Given task → Please rewrite all of the records below with every "foliage" changed to "shrubbery" and everything else unchanged. Leave the pictures out of your answer.

Data for this exercise →
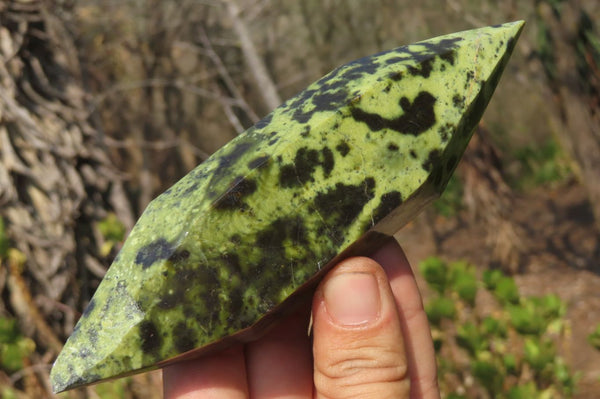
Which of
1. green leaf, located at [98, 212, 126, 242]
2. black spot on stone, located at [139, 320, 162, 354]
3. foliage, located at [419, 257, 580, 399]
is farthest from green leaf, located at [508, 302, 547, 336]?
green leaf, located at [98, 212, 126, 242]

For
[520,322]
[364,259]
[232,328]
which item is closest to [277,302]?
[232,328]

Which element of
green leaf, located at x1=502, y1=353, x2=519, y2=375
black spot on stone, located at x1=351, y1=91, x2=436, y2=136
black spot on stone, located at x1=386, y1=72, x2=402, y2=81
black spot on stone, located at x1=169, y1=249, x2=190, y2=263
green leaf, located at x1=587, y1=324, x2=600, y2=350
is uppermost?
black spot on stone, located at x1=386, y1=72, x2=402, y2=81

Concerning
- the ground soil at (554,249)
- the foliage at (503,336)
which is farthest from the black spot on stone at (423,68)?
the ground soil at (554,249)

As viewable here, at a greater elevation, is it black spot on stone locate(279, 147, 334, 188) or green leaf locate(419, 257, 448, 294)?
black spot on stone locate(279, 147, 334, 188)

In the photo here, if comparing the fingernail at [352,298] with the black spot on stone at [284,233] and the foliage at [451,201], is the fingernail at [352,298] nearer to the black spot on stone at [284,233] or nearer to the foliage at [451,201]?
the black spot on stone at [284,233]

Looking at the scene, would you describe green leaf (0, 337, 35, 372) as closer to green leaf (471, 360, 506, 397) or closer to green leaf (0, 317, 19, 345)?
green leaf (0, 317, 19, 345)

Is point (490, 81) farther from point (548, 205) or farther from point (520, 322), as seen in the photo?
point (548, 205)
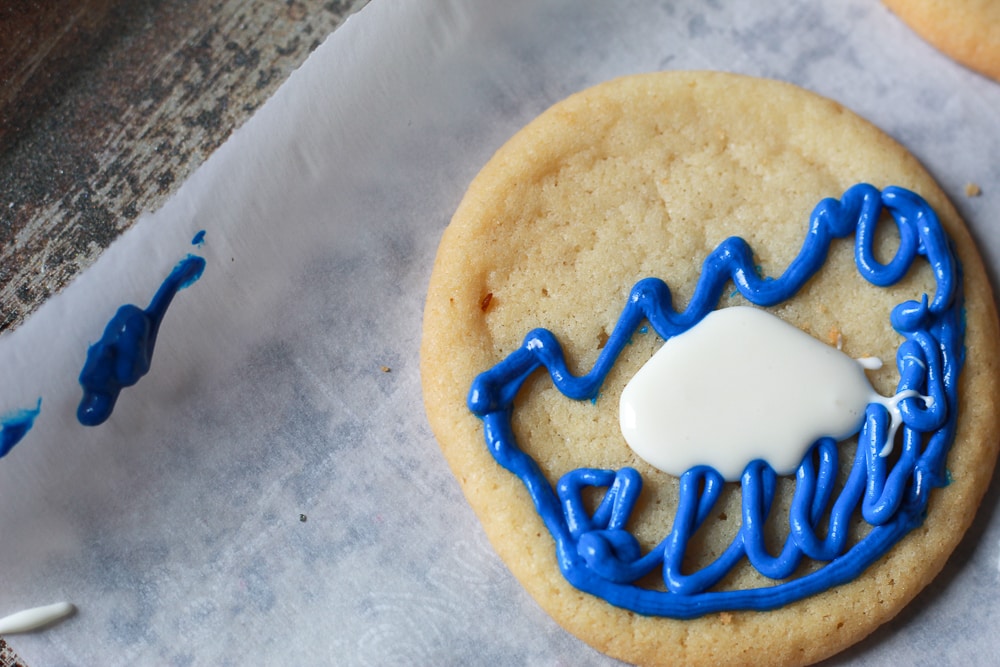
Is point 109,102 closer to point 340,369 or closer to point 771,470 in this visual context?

Solution to this exercise →
Which of
1. green leaf, located at [98, 212, 126, 242]
2. black spot on stone, located at [139, 320, 162, 354]
3. shrubbery, located at [419, 257, 580, 399]
is farthest from green leaf, located at [508, 302, 547, 336]?
green leaf, located at [98, 212, 126, 242]

For
[520,322]
[364,259]
[232,328]
which item is closest to [277,302]?
[232,328]

Which element of
green leaf, located at x1=502, y1=353, x2=519, y2=375
black spot on stone, located at x1=351, y1=91, x2=436, y2=136
black spot on stone, located at x1=386, y1=72, x2=402, y2=81
black spot on stone, located at x1=169, y1=249, x2=190, y2=263
green leaf, located at x1=587, y1=324, x2=600, y2=350
is uppermost?
black spot on stone, located at x1=386, y1=72, x2=402, y2=81

Concerning
- the ground soil at (554,249)
- the shrubbery at (503,336)
which is farthest from the black spot on stone at (423,68)?
the ground soil at (554,249)

As viewable here, at a greater elevation, is it black spot on stone locate(279, 147, 334, 188) or green leaf locate(419, 257, 448, 294)?
black spot on stone locate(279, 147, 334, 188)

In the photo here, if comparing the fingernail at [352,298] with the black spot on stone at [284,233] and the shrubbery at [451,201], is the fingernail at [352,298] nearer to the black spot on stone at [284,233] or nearer to the shrubbery at [451,201]?
the black spot on stone at [284,233]

Looking at the scene, would you describe green leaf (0, 337, 35, 372) as closer to green leaf (471, 360, 506, 397) or closer to green leaf (0, 317, 19, 345)?
green leaf (0, 317, 19, 345)

Is point (490, 81) farther from point (548, 205) or farther from point (520, 322), as seen in the photo?
point (548, 205)
Is point 109,102 closer to point 340,369 or closer to point 771,470 in this visual context?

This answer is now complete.